GAN Training with Tensorflow 1.4 inside Docker Stops without Prompting and without Releasing Memory connected to VM with SSH Connection

Question

Project Detail

I am running open source code of A GAN based Research Paper named "Investigating Generative Adversarial Networks based Speech Dereverberation for Robust Speech Recognition"
source code: here
The dependencies include:

Python 2.7
TensorFlow 1.4.0

I pulled a Docker Image of TensorFlow 1.4.0 with python 2.7 on my GPU Virtual Machine Connected with ssh connection with this command :

docker pull tensorflow/tensorflow:1.4.0-gpu

I am running

bash rsrgan/run_gan_rnn_placeholder.sh

according to readme of source code

Issue's Detail

Everything is working, Model is Training and loss is decreasing, But there is only one issue that After some iterations terminal shows no output, GPU still shows PID but no Memory freed and sometime GPU-Utils becomes 0%. Training on VM's GPU and CPU are same case.
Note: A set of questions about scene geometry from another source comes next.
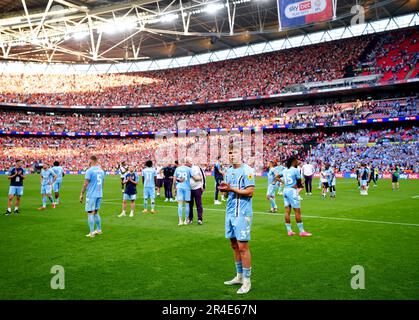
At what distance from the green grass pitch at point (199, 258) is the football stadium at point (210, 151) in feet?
0.16

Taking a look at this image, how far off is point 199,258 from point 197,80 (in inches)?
2368

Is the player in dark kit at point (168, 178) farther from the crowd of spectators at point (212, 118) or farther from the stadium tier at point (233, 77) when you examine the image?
the stadium tier at point (233, 77)

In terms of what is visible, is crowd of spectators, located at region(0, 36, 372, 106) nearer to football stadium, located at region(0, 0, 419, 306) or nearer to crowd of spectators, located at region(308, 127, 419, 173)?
football stadium, located at region(0, 0, 419, 306)

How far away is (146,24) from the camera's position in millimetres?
46469

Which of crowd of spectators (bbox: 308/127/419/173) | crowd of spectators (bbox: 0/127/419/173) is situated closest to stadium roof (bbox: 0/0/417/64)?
crowd of spectators (bbox: 0/127/419/173)

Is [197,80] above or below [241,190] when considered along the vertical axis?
above

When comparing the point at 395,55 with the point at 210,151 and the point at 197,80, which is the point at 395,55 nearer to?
the point at 210,151

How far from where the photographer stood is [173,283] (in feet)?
19.0

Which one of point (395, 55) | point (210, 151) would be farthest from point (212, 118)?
point (395, 55)

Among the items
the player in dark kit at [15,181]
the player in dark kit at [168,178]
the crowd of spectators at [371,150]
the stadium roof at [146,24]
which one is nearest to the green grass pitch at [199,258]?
the player in dark kit at [15,181]
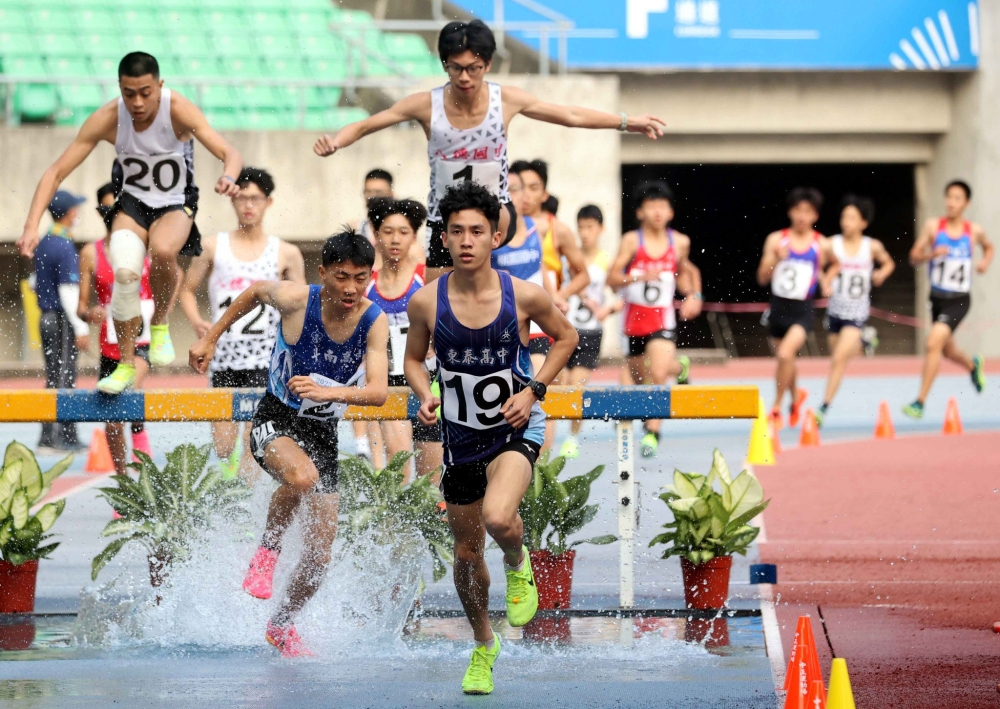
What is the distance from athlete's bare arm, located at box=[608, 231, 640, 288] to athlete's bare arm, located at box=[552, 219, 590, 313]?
1.18 meters

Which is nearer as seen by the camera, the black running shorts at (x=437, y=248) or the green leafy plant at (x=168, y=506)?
the green leafy plant at (x=168, y=506)

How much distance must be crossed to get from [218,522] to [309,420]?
1.06 metres

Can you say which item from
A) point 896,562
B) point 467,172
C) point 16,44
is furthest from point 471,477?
point 16,44

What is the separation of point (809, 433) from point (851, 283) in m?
2.14

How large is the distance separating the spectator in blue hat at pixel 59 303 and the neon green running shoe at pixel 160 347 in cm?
538

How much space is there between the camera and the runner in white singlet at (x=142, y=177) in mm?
7289

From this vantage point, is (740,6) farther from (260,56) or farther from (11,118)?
(11,118)

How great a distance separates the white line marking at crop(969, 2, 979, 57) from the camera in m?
26.3

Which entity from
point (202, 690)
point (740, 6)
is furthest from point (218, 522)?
point (740, 6)

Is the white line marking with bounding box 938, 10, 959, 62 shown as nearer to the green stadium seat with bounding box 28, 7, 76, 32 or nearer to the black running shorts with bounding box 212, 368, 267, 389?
the green stadium seat with bounding box 28, 7, 76, 32

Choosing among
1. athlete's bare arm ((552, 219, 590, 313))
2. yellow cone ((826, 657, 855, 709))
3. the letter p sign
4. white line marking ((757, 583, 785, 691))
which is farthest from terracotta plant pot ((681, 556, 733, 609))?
the letter p sign

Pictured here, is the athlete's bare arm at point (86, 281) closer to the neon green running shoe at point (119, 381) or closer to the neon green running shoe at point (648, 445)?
the neon green running shoe at point (119, 381)

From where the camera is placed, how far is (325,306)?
656cm

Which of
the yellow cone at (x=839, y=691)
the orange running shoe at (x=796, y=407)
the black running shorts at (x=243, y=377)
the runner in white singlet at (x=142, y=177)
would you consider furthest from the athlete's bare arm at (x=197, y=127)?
the orange running shoe at (x=796, y=407)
It is not a memory issue Because GPU Memory usage by model is 5400MB out of 11,000MB and RAM for CPU is also very Big

When I ran 21 Iteration on my local Computer each iteration with 0.09 hours with 1st Gen i5 and 4GB RAM all iterations executed. But whenever I run it with ssh inside docker issue happens again and again with both GPU and CPU. Just keep in mind the issue is happening inside docker with computer connected with ssh and ssh is also not disconnect very often.

exact Numbers

If an iteration take 1.5 hour then issue happens after two to three iterations and if single iteration take 0.06 hours then issue happens exactly after 14 iteration out of 25

Hi! I have posted some suggestions. Feel free to drop a comment, will be happy to assist you further. Thanks. — Rishab P, Apr 04 '20 at 09:43

score 5 · Answer 1 · edited Jun 20 '20 at 09:12

Perform operations inside Docker container

The first thing you can try out is to build the Docker image and then enter inside the Docker container by specifying the -ti flag or /bin/bash parameter in your docker run command.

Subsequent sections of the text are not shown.